A esta pregunta filosófica responden
filósofos del lenguaje como Levinas o Derrida que no existe algo así como una
“lengua propia”. Bien es verdad que todos tenemos una lengua. En la pequeña
casa que es el mundo en el que cada cual nace hay una lengua que nos espera y
que se nos trasmite. Podemos decir que esa lengua es la de uno pero
difícilmente podremos decir que es una lengua propia. Esa lengua, en efecto, ya
estaba allí antes de que la habláramos. Y siempre nos es dada.
Si nos apropiamos de ella, traicionamos
el sentido originario de toda lengua y que no es otro que el de la
hospitalidad. Somos huéspedes de la lengua que hablamos. Un huésped ni se
apropia de la casa ni puede olvidar que está de paso. Puede, en efecto,
buscarse otra posada y hablar otras lenguas. Las lenguas, que son estrategias
de entendimiento, invitan al plurilingüismo y a la traducción.
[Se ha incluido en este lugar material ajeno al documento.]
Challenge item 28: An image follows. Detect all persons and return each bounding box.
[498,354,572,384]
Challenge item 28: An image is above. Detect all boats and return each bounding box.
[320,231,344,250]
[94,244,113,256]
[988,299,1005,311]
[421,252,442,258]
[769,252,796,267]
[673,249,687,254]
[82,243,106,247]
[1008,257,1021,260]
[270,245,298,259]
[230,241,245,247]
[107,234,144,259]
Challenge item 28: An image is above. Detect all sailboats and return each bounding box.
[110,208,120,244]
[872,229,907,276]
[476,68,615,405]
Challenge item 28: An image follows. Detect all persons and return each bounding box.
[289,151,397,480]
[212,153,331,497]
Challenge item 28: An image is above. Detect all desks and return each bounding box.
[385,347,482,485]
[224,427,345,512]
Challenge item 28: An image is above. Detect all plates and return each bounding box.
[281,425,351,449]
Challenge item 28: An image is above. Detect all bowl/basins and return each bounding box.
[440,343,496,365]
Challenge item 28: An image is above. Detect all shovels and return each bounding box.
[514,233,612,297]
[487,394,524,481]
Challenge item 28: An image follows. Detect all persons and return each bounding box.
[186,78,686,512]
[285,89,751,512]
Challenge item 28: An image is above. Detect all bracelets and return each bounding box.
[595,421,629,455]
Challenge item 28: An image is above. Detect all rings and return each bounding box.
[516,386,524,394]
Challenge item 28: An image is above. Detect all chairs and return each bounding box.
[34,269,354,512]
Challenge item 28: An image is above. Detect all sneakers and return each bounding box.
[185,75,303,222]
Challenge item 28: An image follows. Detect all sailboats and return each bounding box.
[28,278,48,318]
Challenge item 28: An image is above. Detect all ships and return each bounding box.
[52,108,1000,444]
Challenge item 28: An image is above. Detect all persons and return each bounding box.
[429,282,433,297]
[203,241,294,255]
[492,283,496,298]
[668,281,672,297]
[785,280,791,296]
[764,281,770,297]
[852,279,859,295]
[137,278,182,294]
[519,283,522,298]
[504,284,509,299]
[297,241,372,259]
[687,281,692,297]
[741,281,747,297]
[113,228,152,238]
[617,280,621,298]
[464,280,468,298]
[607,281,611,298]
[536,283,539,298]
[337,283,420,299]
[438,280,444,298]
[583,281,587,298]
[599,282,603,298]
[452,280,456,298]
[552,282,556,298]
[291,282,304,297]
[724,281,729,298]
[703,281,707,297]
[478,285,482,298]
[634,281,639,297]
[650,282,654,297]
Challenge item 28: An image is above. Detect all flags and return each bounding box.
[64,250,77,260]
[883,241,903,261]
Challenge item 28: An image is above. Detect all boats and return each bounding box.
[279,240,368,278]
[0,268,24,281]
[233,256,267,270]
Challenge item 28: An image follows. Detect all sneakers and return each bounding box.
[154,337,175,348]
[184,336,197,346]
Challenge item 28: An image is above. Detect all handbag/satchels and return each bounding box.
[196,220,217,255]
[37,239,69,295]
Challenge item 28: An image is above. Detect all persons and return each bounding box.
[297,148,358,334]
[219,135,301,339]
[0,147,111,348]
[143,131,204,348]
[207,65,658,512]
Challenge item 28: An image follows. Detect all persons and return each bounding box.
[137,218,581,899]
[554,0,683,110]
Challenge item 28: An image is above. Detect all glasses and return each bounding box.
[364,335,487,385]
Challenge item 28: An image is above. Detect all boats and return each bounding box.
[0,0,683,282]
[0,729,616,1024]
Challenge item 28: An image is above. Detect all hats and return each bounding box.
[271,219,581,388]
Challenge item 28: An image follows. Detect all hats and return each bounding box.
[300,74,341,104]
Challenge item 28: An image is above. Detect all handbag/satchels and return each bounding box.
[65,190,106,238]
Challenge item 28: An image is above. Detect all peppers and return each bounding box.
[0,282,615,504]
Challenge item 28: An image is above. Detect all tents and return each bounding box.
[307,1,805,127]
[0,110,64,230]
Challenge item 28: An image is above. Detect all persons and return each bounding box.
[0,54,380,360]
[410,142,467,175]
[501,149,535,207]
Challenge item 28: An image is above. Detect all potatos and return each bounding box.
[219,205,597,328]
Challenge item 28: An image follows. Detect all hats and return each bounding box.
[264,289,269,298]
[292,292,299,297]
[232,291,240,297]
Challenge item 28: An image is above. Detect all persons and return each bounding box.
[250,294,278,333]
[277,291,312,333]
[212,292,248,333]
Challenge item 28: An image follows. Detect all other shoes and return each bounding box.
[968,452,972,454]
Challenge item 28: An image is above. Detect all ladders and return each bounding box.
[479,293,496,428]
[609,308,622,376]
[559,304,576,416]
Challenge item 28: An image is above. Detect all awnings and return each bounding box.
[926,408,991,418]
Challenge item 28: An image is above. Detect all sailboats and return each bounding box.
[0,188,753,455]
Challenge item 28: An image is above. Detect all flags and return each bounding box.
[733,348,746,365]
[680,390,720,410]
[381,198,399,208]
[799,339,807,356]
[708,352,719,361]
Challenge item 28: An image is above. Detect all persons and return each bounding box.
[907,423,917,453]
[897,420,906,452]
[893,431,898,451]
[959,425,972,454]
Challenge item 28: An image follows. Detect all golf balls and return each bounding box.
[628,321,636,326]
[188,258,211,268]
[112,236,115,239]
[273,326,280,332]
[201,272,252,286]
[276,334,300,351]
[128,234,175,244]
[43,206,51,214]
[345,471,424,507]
Sería contradictorio defender una
lengua para separarla de otra. Esto ha ocurrido ciertamente pero no en nombre
de lengua alguna sino del poder político que utiliza el lenguaje en provecho
propio. Recordemos lo que respondió Nebrija a la reina Isabel de Castilla,
cuando aquél le presentó la primera gramática en castellano: “señora -le dijo a
la reina castellana que no sabía qué beneficio podía sacar de una lengua que
ella ya hablaba- la lengua acompaña al imperio”. La conquista se llevó a cabo
con las armas y con la lengua. Esta lección política volvió a tener otro
momento de esplendor en tiempos del romanticismo cuando las élites conservadoras
temblaron ante el proyecto napoleónico de conformar una Europa en base a los
ideales revolucionarios. De nuevo la política echó mano de la lengua para
erigirla en piedra angular de un “nuevo” orden político que era el de siempre.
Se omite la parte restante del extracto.